- Narlai Location in Rajasthan, India Narlai Narlai (India)
- Coordinates: 25°19′00″N 73°32′00″E﻿ / ﻿25.3167°N 73.5333°E
- Country: India
- State: Rajasthan
- District: Pali
- Talukas: Desuri

Government
- • Body: Gram Panchayat
- Elevation: 356 m (1,168 ft)

Population (2001)
- • Total: 6,190

Languages
- • Official: Hindi, Marwari
- Time zone: UTC+5:30 (IST)
- PIN: 306703
- Telephone code: 02934
- Vehicle registration: RJ-22
- Sex ratio: 1085 ♂/♀
- Lok Sabha constituency: Pali (Lok Sabha Constituency)
- Vidhan Sabha constituency: Bali
- Civic agency: Gram Panchayat
- Avg. annual temperature: 30 °C (86 °F)
- Avg. summer temperature: 44 °C (111 °F)
- Avg. winter temperature: 05 °C (41 °F)

= Narlai =

Narlai is a village in Desuri tehsil of Pali district in Rajasthan state in India. According to the 2001 Census of India, Narlai has a population of 6,190: 2,968 men and 3,222 women.

In old times, Narlai had over 100 temples. Currently, there are 22 beautifully carved temples which are open to visitors. Narlai has a granite monolith hill, known as Jaikal Hill, which offers a lovely view of the Godwar area after a climb of over 700 steps.
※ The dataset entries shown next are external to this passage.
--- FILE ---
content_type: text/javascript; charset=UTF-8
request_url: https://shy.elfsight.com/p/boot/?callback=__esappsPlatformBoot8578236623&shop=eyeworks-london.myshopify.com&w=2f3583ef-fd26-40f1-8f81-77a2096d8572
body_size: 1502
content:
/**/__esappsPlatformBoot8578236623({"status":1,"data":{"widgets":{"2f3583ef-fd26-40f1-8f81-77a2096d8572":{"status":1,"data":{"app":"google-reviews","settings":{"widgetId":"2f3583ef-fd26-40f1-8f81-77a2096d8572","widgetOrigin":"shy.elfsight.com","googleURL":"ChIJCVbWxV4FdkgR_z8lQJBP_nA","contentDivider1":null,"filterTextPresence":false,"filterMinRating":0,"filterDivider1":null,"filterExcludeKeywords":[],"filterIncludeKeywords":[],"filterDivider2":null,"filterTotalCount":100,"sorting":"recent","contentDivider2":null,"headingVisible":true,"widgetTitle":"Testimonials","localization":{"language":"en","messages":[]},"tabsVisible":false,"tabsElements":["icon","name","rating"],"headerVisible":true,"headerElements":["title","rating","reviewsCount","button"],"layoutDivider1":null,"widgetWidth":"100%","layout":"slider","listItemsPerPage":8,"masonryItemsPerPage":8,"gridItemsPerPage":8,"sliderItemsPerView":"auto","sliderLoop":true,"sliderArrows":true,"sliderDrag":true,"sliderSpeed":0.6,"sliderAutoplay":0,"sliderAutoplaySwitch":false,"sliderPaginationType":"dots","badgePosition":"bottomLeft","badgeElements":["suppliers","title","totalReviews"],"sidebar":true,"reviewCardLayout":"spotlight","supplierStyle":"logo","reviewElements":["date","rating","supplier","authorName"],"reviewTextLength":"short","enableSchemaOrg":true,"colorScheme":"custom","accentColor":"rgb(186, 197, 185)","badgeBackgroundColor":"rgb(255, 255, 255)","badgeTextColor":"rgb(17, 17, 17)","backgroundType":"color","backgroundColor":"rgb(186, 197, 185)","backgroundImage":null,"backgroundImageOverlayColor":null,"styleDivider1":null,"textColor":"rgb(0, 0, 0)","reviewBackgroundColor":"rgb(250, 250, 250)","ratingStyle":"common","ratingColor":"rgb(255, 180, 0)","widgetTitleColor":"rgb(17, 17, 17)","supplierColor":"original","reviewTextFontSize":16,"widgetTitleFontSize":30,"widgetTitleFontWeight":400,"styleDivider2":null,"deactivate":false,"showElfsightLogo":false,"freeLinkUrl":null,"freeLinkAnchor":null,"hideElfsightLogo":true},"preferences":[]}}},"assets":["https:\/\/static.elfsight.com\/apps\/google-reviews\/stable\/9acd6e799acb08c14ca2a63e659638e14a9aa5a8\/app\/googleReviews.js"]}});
The hill includes a few hundred meter long cave, which contains a Shiva temple.

Rawla Narlai, is a 17th-century palace in Narlai, now converted to a heritage hotel.

== History ==
Narlai is identified with the place called Nāḍūlaḍāgikā mentioned in two Chāhamāna-era inscriptions, one from 1138 and the other from 1145. This indicates that Narlai functioned as a commercial centre during that period, and there is mention of some sort of fee being levied on bulls laden with merchants' goods. During this period, Narlai was part of a cluster of trade centres under Chāhamāna rule in what is now south-central Rajasthan. The others known from contemporary sources were Nadol, Dhalopa, Sevadi, and Badari.

On 15 June 1680, Tahawwur Khan, Aurangzeb's general, was defeated here by the combined force of Rathores and Sisodia Rajputs.